During the Q3 2025 earnings call, Apple CEO Tim Cook confirmed that the company has shipped its three billionth iPhone. That’s a big milestone for the company. The company shipped its first iPhone back in 2007 and hit 1 billion units in 2016, nine years later. They reached 2 billion around 2021, about five years after that, and achieved 3 billion sales in just four years.
Greg Joswiak, Apple SVP Marketing, also tweeted to confirm the news.
Apple also confirmed that Apple pulled in $94 billion in revenue this quarter, up 10% year over year. Nearly $44 billion came from iPhone sales alone. That’s 10% year-over-year growth.
iPhone saw a double-digit growth during the quarter ending in June 2025. That’s huge, but there’s a reason for that. According to Bloomberg’s Mark Gurman, one reason could be fear. Many buyers are rushing to upgrade before potential tariffs make iPhones more expensive. These are tariffs introduced under Trump-era trade rules. Apple said tariffs already cost them $800 million last quarter, and it expects losses of $1.1 billion in the next. In March, Apple even airlifted nearly $2 billion worth of iPhones from India to avoid further costs.
While iPhone sales are still going strong, Apple is preparing to invest heavily in AI. He even said that Apple might acquire a company to speed up its AI roadmap. That’s a big move for a company that’s usually slow and careful with acquisitions. But with the AI race heating up, Apple knows it cannot fall behind.
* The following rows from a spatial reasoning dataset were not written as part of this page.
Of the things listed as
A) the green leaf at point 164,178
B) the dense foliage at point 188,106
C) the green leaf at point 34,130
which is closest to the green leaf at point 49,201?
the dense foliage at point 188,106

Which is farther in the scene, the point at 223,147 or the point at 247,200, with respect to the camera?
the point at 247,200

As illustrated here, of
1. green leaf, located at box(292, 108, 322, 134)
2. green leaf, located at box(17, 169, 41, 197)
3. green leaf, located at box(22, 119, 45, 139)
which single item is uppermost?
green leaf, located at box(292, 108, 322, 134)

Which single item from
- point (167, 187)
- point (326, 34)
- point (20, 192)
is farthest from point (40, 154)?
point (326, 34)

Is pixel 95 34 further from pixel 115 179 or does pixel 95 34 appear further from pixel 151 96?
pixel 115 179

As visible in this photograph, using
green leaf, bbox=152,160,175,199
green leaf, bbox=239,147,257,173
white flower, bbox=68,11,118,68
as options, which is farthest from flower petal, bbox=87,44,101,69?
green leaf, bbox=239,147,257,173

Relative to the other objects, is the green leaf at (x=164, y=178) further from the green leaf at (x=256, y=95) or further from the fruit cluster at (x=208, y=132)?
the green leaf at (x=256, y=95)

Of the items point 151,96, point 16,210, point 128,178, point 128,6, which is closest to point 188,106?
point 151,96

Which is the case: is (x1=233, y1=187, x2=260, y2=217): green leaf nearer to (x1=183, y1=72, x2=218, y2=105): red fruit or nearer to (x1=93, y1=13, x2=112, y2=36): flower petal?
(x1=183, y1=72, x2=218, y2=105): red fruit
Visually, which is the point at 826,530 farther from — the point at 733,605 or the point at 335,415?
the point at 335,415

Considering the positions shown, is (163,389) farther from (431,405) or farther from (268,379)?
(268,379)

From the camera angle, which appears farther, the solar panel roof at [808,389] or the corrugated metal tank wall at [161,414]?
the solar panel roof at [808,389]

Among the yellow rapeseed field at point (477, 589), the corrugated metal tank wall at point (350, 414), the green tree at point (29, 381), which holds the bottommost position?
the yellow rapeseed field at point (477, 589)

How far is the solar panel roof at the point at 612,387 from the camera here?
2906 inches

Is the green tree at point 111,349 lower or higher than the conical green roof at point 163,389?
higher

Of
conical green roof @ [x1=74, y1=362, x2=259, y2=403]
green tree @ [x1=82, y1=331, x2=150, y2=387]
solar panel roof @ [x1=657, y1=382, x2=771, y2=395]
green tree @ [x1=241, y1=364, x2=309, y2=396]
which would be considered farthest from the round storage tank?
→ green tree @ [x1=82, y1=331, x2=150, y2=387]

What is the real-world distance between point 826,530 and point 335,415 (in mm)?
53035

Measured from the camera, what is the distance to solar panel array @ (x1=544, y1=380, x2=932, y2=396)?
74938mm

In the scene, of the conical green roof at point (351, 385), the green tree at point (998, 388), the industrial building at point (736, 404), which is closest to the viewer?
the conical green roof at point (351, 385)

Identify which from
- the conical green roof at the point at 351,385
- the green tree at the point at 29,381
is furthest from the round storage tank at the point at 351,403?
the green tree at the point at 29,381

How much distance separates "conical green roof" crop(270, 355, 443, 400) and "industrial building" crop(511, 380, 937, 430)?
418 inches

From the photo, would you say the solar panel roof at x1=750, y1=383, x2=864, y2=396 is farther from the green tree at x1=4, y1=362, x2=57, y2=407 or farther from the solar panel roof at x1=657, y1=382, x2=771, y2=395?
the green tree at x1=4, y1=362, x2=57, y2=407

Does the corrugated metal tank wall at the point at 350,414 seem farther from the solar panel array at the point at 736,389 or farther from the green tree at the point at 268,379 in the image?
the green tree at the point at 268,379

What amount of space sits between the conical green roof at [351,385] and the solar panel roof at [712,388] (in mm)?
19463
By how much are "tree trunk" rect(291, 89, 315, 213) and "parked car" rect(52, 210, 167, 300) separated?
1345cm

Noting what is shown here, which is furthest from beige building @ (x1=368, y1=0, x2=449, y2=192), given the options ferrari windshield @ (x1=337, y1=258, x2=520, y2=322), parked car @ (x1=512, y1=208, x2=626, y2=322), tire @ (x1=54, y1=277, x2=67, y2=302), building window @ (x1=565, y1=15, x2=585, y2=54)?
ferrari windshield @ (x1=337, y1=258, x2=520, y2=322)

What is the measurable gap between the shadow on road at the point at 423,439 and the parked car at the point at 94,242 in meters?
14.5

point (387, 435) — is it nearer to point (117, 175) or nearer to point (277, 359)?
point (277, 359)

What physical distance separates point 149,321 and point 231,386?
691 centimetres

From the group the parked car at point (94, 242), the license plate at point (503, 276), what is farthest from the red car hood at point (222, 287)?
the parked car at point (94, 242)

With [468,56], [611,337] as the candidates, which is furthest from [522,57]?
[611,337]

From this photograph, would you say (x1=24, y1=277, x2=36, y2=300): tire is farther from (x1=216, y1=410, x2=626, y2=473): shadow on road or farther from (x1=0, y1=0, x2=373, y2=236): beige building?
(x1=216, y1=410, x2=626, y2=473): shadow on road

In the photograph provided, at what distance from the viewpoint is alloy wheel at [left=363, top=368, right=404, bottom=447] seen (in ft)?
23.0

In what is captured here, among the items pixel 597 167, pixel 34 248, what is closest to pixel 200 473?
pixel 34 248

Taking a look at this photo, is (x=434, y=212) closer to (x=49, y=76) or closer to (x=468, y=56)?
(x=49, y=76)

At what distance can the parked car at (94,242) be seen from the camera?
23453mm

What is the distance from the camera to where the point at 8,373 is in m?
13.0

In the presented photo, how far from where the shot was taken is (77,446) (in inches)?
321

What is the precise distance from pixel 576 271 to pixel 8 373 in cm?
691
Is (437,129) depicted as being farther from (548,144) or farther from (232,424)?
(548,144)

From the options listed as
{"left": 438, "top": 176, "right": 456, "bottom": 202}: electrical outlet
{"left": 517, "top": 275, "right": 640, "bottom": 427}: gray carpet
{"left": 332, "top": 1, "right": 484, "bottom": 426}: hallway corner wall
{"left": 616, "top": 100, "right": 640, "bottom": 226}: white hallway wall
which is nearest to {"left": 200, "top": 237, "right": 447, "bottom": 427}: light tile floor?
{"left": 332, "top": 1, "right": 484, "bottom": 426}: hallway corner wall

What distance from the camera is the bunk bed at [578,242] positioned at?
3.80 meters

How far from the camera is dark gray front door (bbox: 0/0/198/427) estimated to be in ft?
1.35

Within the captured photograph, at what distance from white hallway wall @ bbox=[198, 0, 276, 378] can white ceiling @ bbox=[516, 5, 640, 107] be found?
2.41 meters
Apple is expected to announce the iPhone 17 lineup in September, and one model getting attention is the rumored iPhone 17 Air. It could be an ultra-thin iPhone with a minimalist design. It may feature just one rear camera, a basic A19 chip, and a 6.6-inch screen. This phone could be priced around $900, which is more than the base iPhone 16 but matches the iPhone 16 Plus.
Three billion iPhones is a huge milestone, not just for Apple, but for the entire tech world. It shows how dominant the iPhone has become since 2007. Right now, Apple doesn’t stand anywhere in the AI race, but the company is investing heavily in AI and could soon bounce back.